那一年大中专师范类学校毕业的学生相当多,依稀记得小小的乡中,几乎有一半老师都是那几年毕业的。年龄的相仿,使整个学校更充满了诸多新鲜的气息。有一年冬天,晚上在学校加班,有人提议做点什么吃的。这种地方,在村里也是比较偏僻的地方,平时食堂里就没有什么好饭菜,忽然想到我家里刚刚刨了红薯,我们宿舍里都有煤球炉子,连破旧的洗脸盆也不不用去找,只要盖上炉套,完全可以闷熟红薯的。于是从家里带来一书包的红薯,大家一起动手,把那些毛毛絮絮的东西去掉,清洗干净。备完课后一股浓浓的香味就从炉隙中门缝里散播到很远很远,那种濡甜是在满手黑乎乎的红薯皮之后颇为值得回味的。时光在流逝,弹指一挥间,十七年已逝。而那种十几个人分吃一炉烤红薯的场景也只是留在记忆最深处罢了。

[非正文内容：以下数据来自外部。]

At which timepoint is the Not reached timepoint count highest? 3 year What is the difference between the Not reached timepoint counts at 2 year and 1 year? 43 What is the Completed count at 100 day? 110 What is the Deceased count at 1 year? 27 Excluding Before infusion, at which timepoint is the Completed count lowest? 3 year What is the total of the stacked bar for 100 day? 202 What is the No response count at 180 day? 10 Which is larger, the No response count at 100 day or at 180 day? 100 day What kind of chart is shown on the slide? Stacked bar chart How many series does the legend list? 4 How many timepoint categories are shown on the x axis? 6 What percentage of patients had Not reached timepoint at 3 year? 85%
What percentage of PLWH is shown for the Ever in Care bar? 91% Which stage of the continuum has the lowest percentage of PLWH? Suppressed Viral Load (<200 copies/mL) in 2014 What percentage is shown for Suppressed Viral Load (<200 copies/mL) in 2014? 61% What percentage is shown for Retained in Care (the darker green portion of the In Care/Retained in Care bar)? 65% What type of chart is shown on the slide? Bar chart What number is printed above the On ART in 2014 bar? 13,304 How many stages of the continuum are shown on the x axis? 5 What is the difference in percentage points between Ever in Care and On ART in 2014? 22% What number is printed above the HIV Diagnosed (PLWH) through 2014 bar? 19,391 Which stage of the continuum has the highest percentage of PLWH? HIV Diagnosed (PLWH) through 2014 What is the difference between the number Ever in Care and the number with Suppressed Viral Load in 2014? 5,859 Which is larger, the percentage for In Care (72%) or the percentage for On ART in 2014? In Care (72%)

生于斯长于斯,对于土地有浓厚的情感,黄土地永远都是最为坚实的依靠,只要脚踏黄土地,就会心里有依靠和着落。我的孩子已经不参与什么农事活动了,他们永远都不会想象到那种亲手耕作的艰辛和乐趣。那种春种秋收的快乐在现在生活中实在是难以寻觅了。还记得那时我家里种红薯时需要用机动三轮车拉上水,挖个坑栽棵秧地种下去,红薯这种东西比较好种,只要栽下秧子后期几乎不用管理。记得夏天雨水繁多的时候去提提秧棵掐掐尖子就行了,让营养往根部走一走,别疯长就可以了。那么就等秋天了,当满山遍野树叶变黄的时候就是收获的季节。镰刀把藤蔓勾去,一瞬间,遍地碧绿变成光光的黄土地,垄沟分明且开裂,裂缝越大红薯越大。收获下大大小小的红薯,多数卖掉少数自己留着吃。刚刚收下的红薯并不甜,总有放一段时间“春种夏耕秋收冬藏”收藏一段时间,等到糖分沉淀下来才是最为香甜的。相对于春花娇媚夏花绚烂来说秋天更多了成熟和沉思,那么冬天就有更多的沉淀和积累。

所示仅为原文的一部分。